Гудериан уже сел в машину, когда подъехавший офицер связи вручил ему пакет с красной печатью. В пакете оказался текст приказа, полученного из Ставки по радио, и записка подполковника Либенштейна, запрашивающего, что предпринять.
Гитлер требовал от Гудериана выделить из состава армии подвижные батальоны – танки с мотопехотой – и бросить их вперед, в тыл русских, чтобы захватить и удержать в целости мосты через Оку.
Гейнц скомкал приказ и сунул его в карман шинели. Он даже не рассердился. В последнее время он получал слишком много невыполнимых приказов. Ни Гитлер, ни генералы его свиты не бывали на Восточном фронте и не представляли себе, что происходит здесь. Подвижные батальоны! Два месяца назад Гейнц и сам поступил бы так же. Он знал, когда и что надо делать. Но о каких батальонах могла идти сейчас речь, если он не имел возможности снять с фронта роту пехоты или десяток танков?

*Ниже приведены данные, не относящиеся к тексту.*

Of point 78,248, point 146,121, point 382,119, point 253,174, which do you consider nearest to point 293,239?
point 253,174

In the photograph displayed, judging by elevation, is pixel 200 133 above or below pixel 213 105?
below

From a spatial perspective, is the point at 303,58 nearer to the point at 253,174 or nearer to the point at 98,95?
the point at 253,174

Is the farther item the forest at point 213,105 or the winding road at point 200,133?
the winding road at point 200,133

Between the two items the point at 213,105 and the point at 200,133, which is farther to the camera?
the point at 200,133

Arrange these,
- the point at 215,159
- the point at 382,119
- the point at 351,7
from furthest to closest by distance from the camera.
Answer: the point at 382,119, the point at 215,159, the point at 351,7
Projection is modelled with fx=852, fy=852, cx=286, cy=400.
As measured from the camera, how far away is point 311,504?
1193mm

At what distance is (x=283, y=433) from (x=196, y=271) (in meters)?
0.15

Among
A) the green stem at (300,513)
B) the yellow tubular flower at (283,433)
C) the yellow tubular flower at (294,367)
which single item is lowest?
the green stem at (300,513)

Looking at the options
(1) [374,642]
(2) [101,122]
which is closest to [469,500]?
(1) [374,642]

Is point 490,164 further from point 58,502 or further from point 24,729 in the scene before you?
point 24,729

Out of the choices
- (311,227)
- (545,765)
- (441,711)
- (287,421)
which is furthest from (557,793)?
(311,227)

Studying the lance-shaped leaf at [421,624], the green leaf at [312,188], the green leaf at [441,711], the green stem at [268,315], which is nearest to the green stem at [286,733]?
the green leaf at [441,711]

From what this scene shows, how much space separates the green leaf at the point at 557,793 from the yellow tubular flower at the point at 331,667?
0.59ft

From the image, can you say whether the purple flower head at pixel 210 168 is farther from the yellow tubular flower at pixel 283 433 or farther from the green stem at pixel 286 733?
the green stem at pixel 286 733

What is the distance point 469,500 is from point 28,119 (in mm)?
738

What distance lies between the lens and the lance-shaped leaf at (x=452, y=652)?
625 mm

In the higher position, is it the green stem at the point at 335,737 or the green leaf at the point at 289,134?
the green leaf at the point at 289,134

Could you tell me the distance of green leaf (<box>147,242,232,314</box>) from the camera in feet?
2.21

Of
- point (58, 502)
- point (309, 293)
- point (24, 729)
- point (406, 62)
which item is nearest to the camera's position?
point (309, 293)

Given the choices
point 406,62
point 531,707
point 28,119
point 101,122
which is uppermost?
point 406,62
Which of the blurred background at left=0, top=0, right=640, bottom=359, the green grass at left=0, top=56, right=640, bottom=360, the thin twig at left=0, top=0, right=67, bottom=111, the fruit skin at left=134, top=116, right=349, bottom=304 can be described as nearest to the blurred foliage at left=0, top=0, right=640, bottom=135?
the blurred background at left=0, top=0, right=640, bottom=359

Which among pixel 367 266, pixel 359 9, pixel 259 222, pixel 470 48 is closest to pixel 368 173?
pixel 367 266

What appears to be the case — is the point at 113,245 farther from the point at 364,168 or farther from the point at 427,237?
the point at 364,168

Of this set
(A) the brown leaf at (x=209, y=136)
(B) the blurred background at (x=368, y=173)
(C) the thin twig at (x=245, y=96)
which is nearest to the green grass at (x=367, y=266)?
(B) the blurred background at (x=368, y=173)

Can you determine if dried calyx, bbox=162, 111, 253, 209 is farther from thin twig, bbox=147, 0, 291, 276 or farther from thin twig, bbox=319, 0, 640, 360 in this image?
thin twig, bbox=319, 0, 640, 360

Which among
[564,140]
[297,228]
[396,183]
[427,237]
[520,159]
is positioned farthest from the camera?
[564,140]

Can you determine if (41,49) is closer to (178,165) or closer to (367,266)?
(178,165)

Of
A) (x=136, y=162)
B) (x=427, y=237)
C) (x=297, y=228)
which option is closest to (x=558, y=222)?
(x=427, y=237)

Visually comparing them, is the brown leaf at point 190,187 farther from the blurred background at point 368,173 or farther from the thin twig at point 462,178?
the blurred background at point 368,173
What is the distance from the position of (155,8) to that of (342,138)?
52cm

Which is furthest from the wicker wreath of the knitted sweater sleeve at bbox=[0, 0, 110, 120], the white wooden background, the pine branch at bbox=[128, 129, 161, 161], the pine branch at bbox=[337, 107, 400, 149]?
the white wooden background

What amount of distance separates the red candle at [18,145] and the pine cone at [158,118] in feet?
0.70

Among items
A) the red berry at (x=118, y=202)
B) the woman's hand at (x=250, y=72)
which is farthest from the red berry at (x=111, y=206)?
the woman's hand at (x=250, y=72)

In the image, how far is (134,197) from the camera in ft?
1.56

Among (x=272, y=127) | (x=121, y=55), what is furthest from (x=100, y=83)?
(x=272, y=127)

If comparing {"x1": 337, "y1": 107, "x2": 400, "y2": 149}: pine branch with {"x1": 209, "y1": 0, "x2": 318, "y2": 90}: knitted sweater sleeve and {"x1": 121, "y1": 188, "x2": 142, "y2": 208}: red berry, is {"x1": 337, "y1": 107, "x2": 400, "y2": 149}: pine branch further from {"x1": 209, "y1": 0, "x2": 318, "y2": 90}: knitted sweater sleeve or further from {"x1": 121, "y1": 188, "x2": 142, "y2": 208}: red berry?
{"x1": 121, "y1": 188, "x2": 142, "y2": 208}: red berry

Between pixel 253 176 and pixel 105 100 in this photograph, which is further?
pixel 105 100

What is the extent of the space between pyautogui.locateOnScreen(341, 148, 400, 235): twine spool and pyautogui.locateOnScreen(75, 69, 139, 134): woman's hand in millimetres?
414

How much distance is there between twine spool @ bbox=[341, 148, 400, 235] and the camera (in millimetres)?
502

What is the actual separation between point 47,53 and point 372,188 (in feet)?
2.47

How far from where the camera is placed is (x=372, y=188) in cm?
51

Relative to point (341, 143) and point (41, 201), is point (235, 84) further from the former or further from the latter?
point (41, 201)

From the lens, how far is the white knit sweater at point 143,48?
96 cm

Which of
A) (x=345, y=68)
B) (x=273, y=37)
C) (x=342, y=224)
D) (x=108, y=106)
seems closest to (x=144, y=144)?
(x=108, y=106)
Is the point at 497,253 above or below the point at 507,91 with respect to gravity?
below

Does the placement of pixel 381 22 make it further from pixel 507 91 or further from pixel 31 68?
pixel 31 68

Лучше всего было не вступать в спор и оставить пока этот приказ без ответа.
* * *
Некто Кислицын, человек в черном, пальто и в кожаной кепке, тот самый, что прибыл в Одуев вместе с немцами, открыл в помещении универмага свой магазин. Все лучшее, что оказалось на складах и в торговых точках райпотребсоюза, начиная от велосипедов и кончая детским бельем, забрали себе немцы из комендатуры. Остатки подобрал Кислицын. Торговал он скобяным товаром, красками, школьными пеналами, ночными горшками, березовыми вениками, гвоздями и топорищами. Оккупационных марок и пфеннигов у населения еще не имелось, поэтому Кислицын принимал советские деньги. Но особенно охотно брал натурой: салом, мясом, картошкой. Не брезговал и самогоном.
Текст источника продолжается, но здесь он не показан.